Tracing the horizon of tetragonal-to-monoclinic distortion in pressurized trilayer nickelate La4Ni3O10

Abstract

The crux of understanding the superconducting mechanism in pressurized Ruddlesden-Popper nickelates hinges on elucidating their structural phases. Under ambient conditions, the trilayer nickelate La4Ni3O10 stabilizes in a twinned monoclinic structure with space group P21/c. Upon heating, it undergoes a structural transition to the tetragonal I4/mmm phase at Ts ~ 1030 K, while a second transition associated with the onset of density-weave (DW) ordering emerges upon cooling below TDW ~ 135 K. Here from pressure-temperature x-ray diffraction on high quality flux-grown single crystals we unequivocally demonstrate a direct tetragonal-to-monoclinic transition with no trace of intermediate orthorhombic Bmab phase. Ab initio density-functional theory calculations as a function of pressure fully corroborate the experimental observations. The transition unfolds as a 2-fold superstructure due to the emergence of commensurate superlattice reflections and can be progressively suppressed from 1030 K down to 20 K under 14 GPa. No discernible structural distortions associated with DW ordering are detected down to 20 K at ambient pressure. This is in contrast to Raman measurements that reveal the appearance of additional phonon modes below 130 K, implying a further reduction in symmetry from monoclinic P21/c and thus indicating the presence of a third structural phase associated with the DW ordering in La4Ni3O10.

Figures (6)

• Figure 1: Pressure-temperature phase diagram illustrating the tetragonal-to-monoclinic structural transition. Dashed line serving as a visual guide to indicate the linear suppression and signifies the phase boundary between 4/$mmm$ and 2/$m$ symmetries. The present result of XRD above 1000 K closely matches the work done in the past nagell2017aSong2020a. Our complementary $ab$-initio calculations predict a critical pressure point $P_c$$\approx$ 16 GPa at 0 K, in good agreement with experimental observations, thereby reinforcing its validity. Bragg reflections at room temperature and at 80 K are also shown to illustrate their evolution from $4/mmm$ to $2/m$. Upon entering the monoclinic phase they tend to broaden and become anisotropic.
• Figure 2: (a).
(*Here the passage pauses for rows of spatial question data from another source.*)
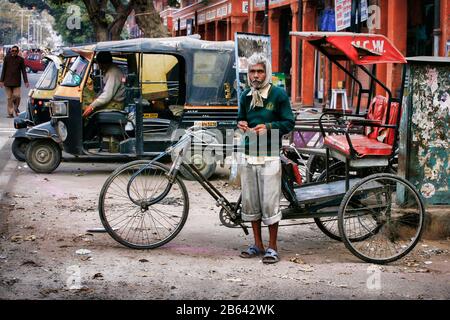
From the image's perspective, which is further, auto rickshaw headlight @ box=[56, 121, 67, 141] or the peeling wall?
auto rickshaw headlight @ box=[56, 121, 67, 141]

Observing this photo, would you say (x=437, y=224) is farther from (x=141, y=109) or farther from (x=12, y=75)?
(x=12, y=75)

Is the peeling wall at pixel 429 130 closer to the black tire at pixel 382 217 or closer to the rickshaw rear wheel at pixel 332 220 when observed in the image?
the black tire at pixel 382 217

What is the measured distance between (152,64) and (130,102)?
78cm

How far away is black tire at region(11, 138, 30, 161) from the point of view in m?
13.6

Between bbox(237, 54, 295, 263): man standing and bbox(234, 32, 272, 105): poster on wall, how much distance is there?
5.11m

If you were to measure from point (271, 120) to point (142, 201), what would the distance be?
4.55 feet

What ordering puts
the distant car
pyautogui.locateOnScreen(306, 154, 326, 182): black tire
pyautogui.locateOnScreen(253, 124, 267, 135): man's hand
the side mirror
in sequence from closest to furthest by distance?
1. pyautogui.locateOnScreen(253, 124, 267, 135): man's hand
2. pyautogui.locateOnScreen(306, 154, 326, 182): black tire
3. the side mirror
4. the distant car

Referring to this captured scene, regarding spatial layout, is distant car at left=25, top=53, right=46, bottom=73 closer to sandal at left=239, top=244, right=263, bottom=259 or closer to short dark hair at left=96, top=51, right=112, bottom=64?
short dark hair at left=96, top=51, right=112, bottom=64

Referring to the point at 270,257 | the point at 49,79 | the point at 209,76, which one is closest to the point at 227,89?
the point at 209,76

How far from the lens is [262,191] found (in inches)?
278

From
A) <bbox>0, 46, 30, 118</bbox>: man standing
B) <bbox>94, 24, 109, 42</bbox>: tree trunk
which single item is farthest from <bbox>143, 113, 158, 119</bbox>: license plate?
<bbox>94, 24, 109, 42</bbox>: tree trunk

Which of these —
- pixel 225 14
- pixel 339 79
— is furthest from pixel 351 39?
pixel 225 14

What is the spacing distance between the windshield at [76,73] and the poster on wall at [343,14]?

Reconstructed reciprocal layer showing specific reflections indexed in non-standard settings in the $hk0$ plane at 300, 80 and 20 K. At on the onset of the structural transition from $4/mmm$ to $2/m$, the reflection becomes broader and stretched and later splitting into two at lower temperatures 80 and 20 K, indicative of pseudo-merohedral twinning resulting from the monoclinic distortion of the lattice. (b). Excerpts of the $hhl$ plane where yellow circles indicate superlattice reflections at q = $(\frac{1}{2}, \frac{1}{2}, 0)$ when indexed on the HP (High Pressure) standard-lattice that corresponds to an $I$-centered pseudo-tetragonal lattice where $a$ = $b$$\approx$ 3.7 Å, $c$$\approx$ 27 Å. (c) Panels of the reciprocal layers of the $hk$-1 plane of the LP (Low Pressure) non-standard-lattice where $a$$\approx$ 5.41 Å, $b$$\approx$ 5.43 Å, $c$$\approx$ 27 Å and $\beta \neq 90^\circ$, showing presence of twinning due to weak diffraction spots indicated by yellow circles below 11.3 GPa. The lattice is $F4/mmm$ at 11.3 GPa and below that it reduces to $B2_1/a$.
• Figure 3: Crystal structures of La$_4$Ni$_3$O$_{10}$. (a) The high pressure phase (15 GPa) at room temperature where the crystal structure is tetragonal. The $F4/mmm$ structure whose unit cell indicated by thick lines is superimposed onto the standard $I4/mmm$ structure to have a visual representation of the transformation between the two, where bond angle of Ni1-O2-Ni2 is 180$^\circ$. (b) Monoclinic phase at room temperature 6 GPa. Here the $B2_1/a$ structure (thick lines) has been drawn onto the standard $P2_1/c$ structure (thin lines) to show the transformation between the two visually, where bond angle of Ni1-O2-Ni2 is 171.1$^\circ$. The mathematics of the transformations are described in the SI la4ni3o10suppmat2025a. (c) Evolution of the octahedral tilt as a function of pressure at 300 and 80 K. Dashed lines are just a guide to the eye.
• Figure 4: (a)--(d) Lattice parameters, distortion and the volume within the pressure range of 0--16 GPa for temperatures at 300, 80 and 20 K. In the tetragonal phase (4/$mmm$), the lattice parameters correspond to the non-standard $F$-centered setting of $I$4/$mmm$ and for the monoclinic phase (2/$m$) we use the $B$2$_1$/$a$ non-standard space group in order to preserve the same setting of the lattice which allows for a comparison. Error bars are smaller than the symbols which can be understood from the numerical values listed in Table S5 in the SI la4ni3o10suppmat2025a. Fits of a Birch-Murnaghan equation of state (EOS) to the volume-pressure data has resulted in V$_0$ = 825(1) Å${^3}$ and K$_0$ = 155(4) GPa at 300 K, V$_0$ = 818(1) Å${^3}$ and K$_0$ = 182(4) GPa at 80 K, and V$_0$ = 815(1) Å${^3}$ and K$_0$ = 185(2) GPa at 20 K. See the SI for details la4ni3o10suppmat2025a.
• Figure 5: Density-functional theory GGA PBE crystal relaxation as a function of applied external pressure: red dots and lines: basal distortion $(b-a)/(a+b)$ to be scaled by $10^3$ (red leftmost $y$ axis); blue dots and lines: NiO octahedra tilt angle $\theta = 180 -$ Ni1-O2-Ni2 in degrees (blue rightmost $y$ axis); monoclinic angle $\beta - 90$ in degrees (black middle $y$ axis placed at $P_c$). Both horizontal and vertical error bars are smaller than the dot size when not visible. Dashed lines refer to fits, whereas dotted lines are just only a guide to the eyes.